▶ Yang Harus Dikerjakan: Tuliskan kembali kata demi kata catatan di bawah ini, mulai dari awal catatan hingga baris yang memuat "564 centimetres", termasuk baris itu sendiri.

------------------------------------------------

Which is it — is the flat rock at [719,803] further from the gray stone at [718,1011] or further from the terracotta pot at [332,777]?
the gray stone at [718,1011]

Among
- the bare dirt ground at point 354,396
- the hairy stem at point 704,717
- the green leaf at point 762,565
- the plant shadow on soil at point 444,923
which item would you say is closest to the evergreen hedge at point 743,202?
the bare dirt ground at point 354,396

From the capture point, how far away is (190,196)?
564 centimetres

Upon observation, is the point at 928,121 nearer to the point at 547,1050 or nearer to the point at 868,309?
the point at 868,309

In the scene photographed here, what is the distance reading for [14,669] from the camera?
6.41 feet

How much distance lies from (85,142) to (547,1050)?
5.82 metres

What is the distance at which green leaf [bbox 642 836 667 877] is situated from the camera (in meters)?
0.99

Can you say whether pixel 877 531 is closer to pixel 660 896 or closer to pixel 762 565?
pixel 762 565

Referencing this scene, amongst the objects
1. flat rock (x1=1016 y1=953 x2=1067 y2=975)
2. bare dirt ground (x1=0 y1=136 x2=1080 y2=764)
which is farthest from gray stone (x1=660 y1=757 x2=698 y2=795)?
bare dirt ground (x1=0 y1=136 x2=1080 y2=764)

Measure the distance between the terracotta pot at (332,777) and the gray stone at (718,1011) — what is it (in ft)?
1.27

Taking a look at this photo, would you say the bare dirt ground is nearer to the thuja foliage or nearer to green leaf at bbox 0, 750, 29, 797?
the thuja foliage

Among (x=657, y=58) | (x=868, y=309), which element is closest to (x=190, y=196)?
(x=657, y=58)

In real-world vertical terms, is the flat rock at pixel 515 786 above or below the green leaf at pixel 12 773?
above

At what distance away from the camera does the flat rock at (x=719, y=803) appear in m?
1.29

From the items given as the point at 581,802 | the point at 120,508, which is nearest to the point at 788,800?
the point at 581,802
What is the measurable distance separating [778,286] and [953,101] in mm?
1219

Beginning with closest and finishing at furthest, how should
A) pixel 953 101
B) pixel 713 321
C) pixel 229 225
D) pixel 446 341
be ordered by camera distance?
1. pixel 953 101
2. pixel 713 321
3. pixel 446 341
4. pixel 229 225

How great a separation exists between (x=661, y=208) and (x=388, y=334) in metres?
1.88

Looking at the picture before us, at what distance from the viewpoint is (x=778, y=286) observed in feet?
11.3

------------------------------------------------

▶ Jawaban Latihan:
Which is it — is the flat rock at [719,803] further from the gray stone at [718,1011] or further from the terracotta pot at [332,777]?
the gray stone at [718,1011]

Among
- the bare dirt ground at point 354,396
- the hairy stem at point 704,717
- the green leaf at point 762,565
- the plant shadow on soil at point 444,923
which item would you say is closest to the evergreen hedge at point 743,202?
the bare dirt ground at point 354,396

From the capture point, how far away is (190,196)?
564 centimetres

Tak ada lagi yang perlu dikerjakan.